Iron ore swaps trade rises to record in July
* Some physical players resist derivatives market
* Swaps volumes less than a tenth of physical trade
* Quick growth will continue-analyst
By Silvia Antonioli
LONDON, July 31 (Reuters) - Iron ore swaps trading volumes rose to a record-high in July as a steep physical price move prompted market participants to adjust their positions or take new ones to manage their price exposure or bet on their market's views, brokers said.
The Singapore Exchange, by far the largest forum for iron ore swaps, cleared almost 10 million tonnes in July, or about 25 percent more than in May, when the previous record was set, according to preliminary data supplied by iron ore index provider the Steel Index.
The growth in July was due to new participants entering the market and to existing players trading higher volumes than usual, brokers said.
Trading started to increase after the physical price, which had been in the $130-150 range for the last eight months, broke below a key support level, they added.
"Once the index got through $130, people started to make some decisions about their forward positions, as that was a key support level," said John Wright, head of the GFI iron ore and steel brokerage desk.

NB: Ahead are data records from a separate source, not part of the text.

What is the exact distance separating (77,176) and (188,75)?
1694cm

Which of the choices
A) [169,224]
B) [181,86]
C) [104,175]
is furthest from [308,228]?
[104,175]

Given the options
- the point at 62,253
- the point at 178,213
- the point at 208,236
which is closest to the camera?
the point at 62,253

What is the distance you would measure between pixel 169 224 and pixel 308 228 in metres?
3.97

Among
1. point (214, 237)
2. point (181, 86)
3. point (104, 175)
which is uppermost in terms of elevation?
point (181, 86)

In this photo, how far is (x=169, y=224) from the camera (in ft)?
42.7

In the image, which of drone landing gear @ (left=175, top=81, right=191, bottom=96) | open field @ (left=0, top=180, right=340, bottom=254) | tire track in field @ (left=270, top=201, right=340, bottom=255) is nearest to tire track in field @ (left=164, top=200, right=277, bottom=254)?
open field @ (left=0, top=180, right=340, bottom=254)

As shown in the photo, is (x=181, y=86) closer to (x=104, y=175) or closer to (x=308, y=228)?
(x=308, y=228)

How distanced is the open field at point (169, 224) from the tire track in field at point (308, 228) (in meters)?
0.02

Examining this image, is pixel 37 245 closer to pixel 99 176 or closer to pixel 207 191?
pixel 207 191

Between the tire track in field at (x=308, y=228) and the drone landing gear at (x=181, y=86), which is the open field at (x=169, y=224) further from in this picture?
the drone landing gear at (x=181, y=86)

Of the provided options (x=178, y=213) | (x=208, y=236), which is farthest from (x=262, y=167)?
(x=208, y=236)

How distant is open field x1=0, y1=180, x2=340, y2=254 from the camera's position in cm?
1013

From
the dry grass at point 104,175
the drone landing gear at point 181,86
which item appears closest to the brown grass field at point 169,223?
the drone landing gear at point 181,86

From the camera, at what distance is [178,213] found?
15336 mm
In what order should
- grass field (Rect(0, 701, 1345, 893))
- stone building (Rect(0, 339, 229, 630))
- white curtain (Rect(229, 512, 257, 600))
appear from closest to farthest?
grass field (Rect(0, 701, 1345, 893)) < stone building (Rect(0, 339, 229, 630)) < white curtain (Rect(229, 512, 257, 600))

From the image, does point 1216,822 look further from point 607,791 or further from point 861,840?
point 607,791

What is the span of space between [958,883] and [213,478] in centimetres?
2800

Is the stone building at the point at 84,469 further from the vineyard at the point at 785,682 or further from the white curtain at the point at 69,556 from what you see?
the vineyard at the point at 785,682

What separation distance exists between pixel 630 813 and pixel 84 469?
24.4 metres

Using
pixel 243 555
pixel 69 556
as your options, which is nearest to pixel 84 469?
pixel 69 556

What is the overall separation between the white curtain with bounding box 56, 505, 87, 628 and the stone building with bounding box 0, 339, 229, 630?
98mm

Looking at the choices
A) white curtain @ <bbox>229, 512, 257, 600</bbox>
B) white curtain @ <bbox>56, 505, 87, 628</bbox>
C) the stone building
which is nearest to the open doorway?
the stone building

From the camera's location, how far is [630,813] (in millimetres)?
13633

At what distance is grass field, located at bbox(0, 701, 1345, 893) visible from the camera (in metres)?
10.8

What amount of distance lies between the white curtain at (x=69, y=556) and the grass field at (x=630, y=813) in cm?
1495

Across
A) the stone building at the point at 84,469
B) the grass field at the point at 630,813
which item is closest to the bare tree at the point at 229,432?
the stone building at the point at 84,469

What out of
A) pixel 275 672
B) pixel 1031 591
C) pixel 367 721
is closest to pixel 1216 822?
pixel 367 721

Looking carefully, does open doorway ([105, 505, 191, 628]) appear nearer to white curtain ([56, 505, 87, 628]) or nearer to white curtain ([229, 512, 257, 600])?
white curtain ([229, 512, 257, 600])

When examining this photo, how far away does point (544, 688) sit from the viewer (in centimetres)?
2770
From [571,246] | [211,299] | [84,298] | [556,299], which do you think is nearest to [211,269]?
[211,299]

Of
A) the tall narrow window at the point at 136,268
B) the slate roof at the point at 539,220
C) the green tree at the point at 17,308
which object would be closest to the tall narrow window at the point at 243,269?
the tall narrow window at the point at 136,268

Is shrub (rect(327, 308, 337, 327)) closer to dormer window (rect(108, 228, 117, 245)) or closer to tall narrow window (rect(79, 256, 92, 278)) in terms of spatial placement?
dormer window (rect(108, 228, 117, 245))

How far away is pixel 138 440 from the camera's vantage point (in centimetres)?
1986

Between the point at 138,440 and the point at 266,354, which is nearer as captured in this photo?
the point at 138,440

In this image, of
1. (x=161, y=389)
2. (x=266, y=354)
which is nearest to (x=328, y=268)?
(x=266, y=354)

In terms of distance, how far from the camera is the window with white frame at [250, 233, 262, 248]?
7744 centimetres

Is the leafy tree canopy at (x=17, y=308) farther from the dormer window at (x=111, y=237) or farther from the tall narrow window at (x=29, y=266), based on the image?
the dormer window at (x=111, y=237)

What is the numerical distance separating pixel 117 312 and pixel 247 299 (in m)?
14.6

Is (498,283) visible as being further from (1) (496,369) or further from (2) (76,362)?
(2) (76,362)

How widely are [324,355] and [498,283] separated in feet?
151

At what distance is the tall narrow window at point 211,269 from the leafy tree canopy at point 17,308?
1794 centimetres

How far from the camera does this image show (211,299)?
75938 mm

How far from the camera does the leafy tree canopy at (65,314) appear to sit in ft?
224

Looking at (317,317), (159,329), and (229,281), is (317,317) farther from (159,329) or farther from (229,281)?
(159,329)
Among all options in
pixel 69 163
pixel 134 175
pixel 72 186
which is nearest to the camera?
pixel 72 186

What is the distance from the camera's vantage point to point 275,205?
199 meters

"When you get big movements people have to adjust their positions with spreads, they have to get in their positions, get out of their positions; it certainly boosts volumes."
International physical spot prices .IO62-CNI=SI have fallen by about 15 percent in the last 3 weeks to hit $115.2 a tonne on Wednesday, their lowest in over 2 and a half years, before recovering a little on Thursday.
SMALL BUT GROWING
The iron ore swaps market is still relatively young: it started in 2008 and got a boost by the move of physical pricing to shorter mechanism 2 years ago.
Many financial and some industrial participants willing to gain exposure to a main Chinese import or hedge their physical positions, have since entered this market attracted by the rapid growth rate.
As existing players gain confidence they start to increase their trading volumes while new comers also start dipping their toes and this should support the rapid growth rate seen in recent years, brokers said.
"I think we will see the volume increase stay; commodity volatility has increased across the board and traders want exposure to commodities that have a China component," said Clive Murray, head of iron ore and coal brokerage London Commodity Brokers.
Derivatives volumes still represent less than 10 percent of a physical seaborne market of more than 1.1 billion tonnes a year.
Although many financial players and physical traders have been focusing on this growing market, some of the producers and most large steelmakers have resisted the idea of using these instruments so far.
Many of them said the liquidity is still too low to hedge their whole exposure to iron ore.
"This market is still in its early stage of development - it's growing very fast but it takes time for market participants to embrace it," said Steven Randall of the Steel Index.
"You have got to appreciate that this is a massive change for the steel industry because historically they are not organised to do this."
The largest steelmakers will only trade small volumes in the next few years, until liquidity expands further and they develop the understanding of how to benefit from them.